Wat maakt een ontmoeting tot een echte ontmoeting?
Ik denk dat er geen tijd is geweest waarin mensen zoveel elkaar ‘tegenkomen’.
We gaan uit, maken uitstapjes, we reizen en winkelen wat af.
We hebben allerlei communicatie middelen, natuurlijk de Social Media, staan voortdurend in contact en zien en horen van alles van elkaar.
Maar zijn dat allemaal echte ontmoetingen?
En waarom is er dan zoveel eenzaamheid?
Wij beginnen iedere kerkdienst met een moment van stilte, om ons hart, ons leven te openen voor de ontmoeting met God en met elkaar.
Maar wanneer kun je na afloop van de viering zeggen dat je die ontmoeting met God echt hebt ervaren.
En ook met elkaar.
En wanneer kun je dat zeggen op andere momenten, doordeweeks, als je iemand tegenkomt, in bijeenkomsten, vergadering of gespreksgroep, in je werk of hobby.
Wanneer kun je zeggen dat je echt een ander daarin hebt ontmoet?
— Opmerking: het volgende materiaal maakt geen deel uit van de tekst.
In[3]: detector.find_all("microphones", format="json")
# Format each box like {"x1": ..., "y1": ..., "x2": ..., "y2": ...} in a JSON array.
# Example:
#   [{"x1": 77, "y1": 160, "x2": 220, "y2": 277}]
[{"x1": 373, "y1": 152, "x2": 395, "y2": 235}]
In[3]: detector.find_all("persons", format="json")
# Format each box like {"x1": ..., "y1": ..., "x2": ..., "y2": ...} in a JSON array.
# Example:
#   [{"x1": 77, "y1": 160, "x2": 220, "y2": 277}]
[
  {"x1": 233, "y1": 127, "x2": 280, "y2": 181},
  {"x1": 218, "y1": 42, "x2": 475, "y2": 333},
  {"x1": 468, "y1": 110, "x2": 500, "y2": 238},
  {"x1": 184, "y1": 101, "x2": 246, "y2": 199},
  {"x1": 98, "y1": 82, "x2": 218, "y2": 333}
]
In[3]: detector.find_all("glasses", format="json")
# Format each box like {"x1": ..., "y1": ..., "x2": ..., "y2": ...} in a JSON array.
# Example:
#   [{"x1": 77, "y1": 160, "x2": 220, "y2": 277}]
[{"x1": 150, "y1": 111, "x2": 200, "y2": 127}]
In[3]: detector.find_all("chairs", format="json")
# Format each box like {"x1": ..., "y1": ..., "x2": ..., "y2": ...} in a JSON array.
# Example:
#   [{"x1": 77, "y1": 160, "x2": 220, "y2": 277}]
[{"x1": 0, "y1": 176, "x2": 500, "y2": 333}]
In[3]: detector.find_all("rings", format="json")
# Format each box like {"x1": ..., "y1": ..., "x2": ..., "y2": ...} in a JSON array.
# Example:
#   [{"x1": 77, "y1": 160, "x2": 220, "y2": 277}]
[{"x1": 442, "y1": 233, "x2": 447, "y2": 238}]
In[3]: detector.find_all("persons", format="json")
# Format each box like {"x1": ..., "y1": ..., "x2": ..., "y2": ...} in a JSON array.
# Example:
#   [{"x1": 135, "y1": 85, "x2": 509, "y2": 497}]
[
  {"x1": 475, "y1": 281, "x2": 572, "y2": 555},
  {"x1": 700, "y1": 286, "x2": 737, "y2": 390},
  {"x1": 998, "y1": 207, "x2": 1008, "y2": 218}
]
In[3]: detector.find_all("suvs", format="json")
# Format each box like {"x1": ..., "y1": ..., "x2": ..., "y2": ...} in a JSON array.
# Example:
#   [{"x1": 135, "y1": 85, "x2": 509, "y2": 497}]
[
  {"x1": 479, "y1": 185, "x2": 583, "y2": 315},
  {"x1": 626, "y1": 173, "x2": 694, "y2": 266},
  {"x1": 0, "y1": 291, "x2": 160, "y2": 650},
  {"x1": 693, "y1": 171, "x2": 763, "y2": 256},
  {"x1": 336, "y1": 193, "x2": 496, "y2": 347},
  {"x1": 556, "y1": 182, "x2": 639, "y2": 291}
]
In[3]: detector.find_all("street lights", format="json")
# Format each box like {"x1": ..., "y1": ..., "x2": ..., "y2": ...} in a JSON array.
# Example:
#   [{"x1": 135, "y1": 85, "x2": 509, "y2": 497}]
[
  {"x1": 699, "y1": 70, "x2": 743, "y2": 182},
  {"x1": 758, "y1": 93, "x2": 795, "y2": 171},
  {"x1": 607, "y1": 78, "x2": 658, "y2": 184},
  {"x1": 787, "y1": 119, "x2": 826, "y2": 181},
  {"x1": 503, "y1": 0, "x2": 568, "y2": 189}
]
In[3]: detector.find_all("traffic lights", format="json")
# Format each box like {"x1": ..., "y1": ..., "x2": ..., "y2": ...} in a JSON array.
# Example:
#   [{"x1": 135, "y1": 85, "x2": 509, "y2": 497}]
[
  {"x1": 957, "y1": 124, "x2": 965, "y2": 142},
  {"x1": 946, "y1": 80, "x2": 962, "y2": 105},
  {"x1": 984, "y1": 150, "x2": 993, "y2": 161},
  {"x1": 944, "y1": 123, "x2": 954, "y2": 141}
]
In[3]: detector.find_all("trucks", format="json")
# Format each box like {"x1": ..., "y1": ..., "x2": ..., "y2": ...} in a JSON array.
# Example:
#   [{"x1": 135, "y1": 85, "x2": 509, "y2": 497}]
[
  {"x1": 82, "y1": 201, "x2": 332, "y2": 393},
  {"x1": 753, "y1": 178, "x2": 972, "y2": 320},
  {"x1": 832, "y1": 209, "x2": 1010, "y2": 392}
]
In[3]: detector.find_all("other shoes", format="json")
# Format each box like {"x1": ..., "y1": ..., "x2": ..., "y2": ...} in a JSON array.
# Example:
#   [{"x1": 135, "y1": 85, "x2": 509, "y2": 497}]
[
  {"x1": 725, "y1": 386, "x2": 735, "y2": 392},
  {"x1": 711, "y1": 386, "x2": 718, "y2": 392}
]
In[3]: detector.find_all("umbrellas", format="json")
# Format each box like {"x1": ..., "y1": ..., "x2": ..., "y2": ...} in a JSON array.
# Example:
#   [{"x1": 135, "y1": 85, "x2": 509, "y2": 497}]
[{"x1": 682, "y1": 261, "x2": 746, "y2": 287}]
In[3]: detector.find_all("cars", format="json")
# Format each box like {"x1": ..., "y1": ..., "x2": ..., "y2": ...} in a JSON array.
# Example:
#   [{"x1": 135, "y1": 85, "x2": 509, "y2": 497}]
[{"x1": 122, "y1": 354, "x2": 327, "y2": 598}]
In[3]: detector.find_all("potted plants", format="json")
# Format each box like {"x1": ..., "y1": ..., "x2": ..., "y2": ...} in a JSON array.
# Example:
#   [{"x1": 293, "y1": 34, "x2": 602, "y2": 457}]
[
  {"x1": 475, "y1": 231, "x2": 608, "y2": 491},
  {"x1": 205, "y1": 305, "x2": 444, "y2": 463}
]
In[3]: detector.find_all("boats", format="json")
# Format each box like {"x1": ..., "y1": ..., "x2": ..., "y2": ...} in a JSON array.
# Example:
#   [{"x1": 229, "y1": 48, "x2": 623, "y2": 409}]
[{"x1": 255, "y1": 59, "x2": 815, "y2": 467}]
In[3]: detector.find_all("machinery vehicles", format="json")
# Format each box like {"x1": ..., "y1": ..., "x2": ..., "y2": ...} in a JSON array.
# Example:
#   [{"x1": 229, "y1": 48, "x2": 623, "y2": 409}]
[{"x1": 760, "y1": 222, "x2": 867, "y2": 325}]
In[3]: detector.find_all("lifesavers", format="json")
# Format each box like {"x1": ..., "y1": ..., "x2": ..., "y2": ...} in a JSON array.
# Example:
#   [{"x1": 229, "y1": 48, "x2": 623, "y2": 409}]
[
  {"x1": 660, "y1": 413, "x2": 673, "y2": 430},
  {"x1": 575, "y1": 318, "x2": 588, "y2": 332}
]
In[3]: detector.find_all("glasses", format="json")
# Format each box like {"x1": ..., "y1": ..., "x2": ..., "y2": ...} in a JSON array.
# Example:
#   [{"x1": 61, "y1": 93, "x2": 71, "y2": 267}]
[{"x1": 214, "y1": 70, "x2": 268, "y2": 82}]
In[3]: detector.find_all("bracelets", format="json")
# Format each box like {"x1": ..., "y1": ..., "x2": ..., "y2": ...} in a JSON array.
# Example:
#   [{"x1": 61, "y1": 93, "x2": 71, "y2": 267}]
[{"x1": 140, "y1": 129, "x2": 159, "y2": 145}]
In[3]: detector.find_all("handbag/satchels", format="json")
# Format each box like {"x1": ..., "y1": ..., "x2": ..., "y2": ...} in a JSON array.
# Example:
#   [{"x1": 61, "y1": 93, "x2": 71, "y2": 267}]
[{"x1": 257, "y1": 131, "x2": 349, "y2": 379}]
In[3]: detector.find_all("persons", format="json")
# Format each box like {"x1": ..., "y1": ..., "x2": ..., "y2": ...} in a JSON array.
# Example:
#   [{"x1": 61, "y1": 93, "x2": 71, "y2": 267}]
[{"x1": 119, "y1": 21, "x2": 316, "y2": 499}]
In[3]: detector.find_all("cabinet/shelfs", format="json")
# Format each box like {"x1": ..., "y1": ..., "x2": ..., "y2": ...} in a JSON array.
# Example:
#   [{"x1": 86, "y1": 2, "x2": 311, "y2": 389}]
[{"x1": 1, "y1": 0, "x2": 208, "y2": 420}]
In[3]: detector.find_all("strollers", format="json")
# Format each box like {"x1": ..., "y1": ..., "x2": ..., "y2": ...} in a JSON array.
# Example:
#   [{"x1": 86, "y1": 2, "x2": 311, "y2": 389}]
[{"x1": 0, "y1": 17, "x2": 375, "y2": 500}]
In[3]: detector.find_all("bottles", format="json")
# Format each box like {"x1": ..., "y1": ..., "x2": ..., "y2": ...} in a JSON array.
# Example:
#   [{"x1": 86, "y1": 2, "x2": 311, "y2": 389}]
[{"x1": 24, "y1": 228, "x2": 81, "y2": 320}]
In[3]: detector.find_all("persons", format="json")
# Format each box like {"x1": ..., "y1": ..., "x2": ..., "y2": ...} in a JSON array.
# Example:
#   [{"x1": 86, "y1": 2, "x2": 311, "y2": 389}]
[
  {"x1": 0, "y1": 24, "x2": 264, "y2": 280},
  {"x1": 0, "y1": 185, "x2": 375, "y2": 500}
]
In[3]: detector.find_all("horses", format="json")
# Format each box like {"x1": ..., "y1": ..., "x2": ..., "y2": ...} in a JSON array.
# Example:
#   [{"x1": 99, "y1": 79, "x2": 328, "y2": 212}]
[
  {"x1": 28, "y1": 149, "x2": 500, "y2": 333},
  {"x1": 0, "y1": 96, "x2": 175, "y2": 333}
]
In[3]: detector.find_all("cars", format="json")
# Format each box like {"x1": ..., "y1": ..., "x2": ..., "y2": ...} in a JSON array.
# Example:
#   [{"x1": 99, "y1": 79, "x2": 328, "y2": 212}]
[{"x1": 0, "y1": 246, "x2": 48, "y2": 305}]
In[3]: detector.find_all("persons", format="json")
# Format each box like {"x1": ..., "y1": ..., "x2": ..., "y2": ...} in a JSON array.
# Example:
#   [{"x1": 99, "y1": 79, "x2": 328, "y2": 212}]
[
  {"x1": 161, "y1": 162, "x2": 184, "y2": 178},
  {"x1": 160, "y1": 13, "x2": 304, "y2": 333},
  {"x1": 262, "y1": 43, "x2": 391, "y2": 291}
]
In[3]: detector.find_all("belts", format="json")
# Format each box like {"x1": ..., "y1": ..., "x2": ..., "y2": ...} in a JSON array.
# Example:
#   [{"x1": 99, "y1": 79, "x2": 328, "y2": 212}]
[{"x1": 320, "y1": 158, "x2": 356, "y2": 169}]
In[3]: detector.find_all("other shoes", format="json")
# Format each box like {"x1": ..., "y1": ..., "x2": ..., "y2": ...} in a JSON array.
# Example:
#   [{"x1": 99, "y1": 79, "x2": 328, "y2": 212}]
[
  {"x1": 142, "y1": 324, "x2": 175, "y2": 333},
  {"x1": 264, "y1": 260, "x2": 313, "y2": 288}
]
Ik denk dat het gesprek van Jezus met de Samaritaanse vrouw heel mooi laat zien wat een echte ontmoeting is.
Het begin heel gewoon met de vraag van Jezus bij een bron om wat water op zijn lange reis door Samaria,
Maar in dat gesprek leert de vrouw steeds meer Jezus kennen en gaandeweg ook zichzelf.
Ze leert zichzelf meer begrijpen, in wat haar diepste verlangen is.
En Jezus in hoe hij dat verlangen kan vervullen.
En dat mag je een echte ontmoeting en een echt gesprek noemen.
Een gesprek dat verder gaat dan ditjes en datjes, koetjes en kalfjes – wat soms ook heel prima kan zijn en nodig is, sociaal verbindend.
Maar in een echte gesprek leer je de ander en ook jezelf beter kennen.
Waarin je, zoals we dat zeggen, ‘verder komt’ in je gedachten, je mening en gevoel over iets.
Waarin, als het een gesprek over geloof en geloven is, je geloof zich verder verdiept.
In een echte ontmoeting is er ruimte en veiligheid, vertrouwen dat je jezelf mag zijn, en echt kunt zeggen wat je vindt en voelt.
Waarin echt naar elkaar geluisterd wordt.
Waarin wat jij zegt niet alleen als aanleiding wordt gebruikt om zelf weer het woord te nemen.
Waarin je het ook niet met elkaar eens hoeft te zijn of eens moet worden.
Maar waarin wel openheid is om echt te luisteren en oprechte belangstelling voor elkaars verhaal en mening.
Dat soort ontmoetingen en gesprekken kunnen zomaar onverwacht ontstaan.
Zoals bij Jezus en de Samaritaanse vrouw bij de bron.
Het is al eigenlijk al vreemd dat Jezus door Samaria reist.
Joden namen vanwege de vijandigheid met de Samaritanen liever een langere omweg dan door Samaria te reizen.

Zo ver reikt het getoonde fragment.